SHORT PROBLEM → Reproduce every item below verbatim, keeping each line, number, and punctuation mark unchanged.
══════════
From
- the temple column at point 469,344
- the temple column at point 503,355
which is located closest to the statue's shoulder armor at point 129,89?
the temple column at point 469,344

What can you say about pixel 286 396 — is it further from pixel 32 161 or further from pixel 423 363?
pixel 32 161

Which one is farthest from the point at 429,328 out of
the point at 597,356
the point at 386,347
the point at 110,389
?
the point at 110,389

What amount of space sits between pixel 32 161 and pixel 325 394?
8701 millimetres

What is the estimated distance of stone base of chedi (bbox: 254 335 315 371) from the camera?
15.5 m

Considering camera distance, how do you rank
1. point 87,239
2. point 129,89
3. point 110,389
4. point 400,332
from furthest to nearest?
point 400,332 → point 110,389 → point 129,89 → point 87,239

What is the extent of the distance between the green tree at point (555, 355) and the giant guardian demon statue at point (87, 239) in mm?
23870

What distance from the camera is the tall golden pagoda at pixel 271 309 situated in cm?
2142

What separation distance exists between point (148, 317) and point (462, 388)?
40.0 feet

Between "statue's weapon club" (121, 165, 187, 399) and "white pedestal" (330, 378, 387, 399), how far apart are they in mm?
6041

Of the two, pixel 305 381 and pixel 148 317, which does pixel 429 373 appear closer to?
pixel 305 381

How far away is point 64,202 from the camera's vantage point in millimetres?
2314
══════════
WRITTEN ANSWER →
From
- the temple column at point 469,344
- the temple column at point 503,355
which is located closest to the statue's shoulder armor at point 129,89?
the temple column at point 469,344

What can you say about pixel 286 396 — is it further from pixel 32 161 or further from pixel 423 363?
pixel 32 161

Which one is farthest from the point at 429,328 out of
the point at 597,356
the point at 386,347
the point at 110,389
?
the point at 110,389

What amount of space sits between pixel 32 161 and pixel 325 394?
8701 millimetres

What is the estimated distance of stone base of chedi (bbox: 254 335 315 371) from the camera?
15.5 m

Considering camera distance, how do you rank
1. point 87,239
2. point 129,89
3. point 110,389
4. point 400,332
from furthest to nearest?
point 400,332 → point 110,389 → point 129,89 → point 87,239

What is the extent of the distance between the green tree at point (555, 355) and the giant guardian demon statue at point (87, 239) in mm?
23870

What distance from the camera is the tall golden pagoda at pixel 271 309 situated in cm?
2142

What separation distance exists between point (148, 317) and point (462, 388)?
40.0 feet

Between "statue's weapon club" (121, 165, 187, 399) and "white pedestal" (330, 378, 387, 399), how far apart are they in mm?
6041

Of the two, pixel 305 381 and pixel 148 317, which does pixel 429 373 appear closer to?
pixel 305 381

How far away is point 64,202 from the camera's vantage point in millimetres?
2314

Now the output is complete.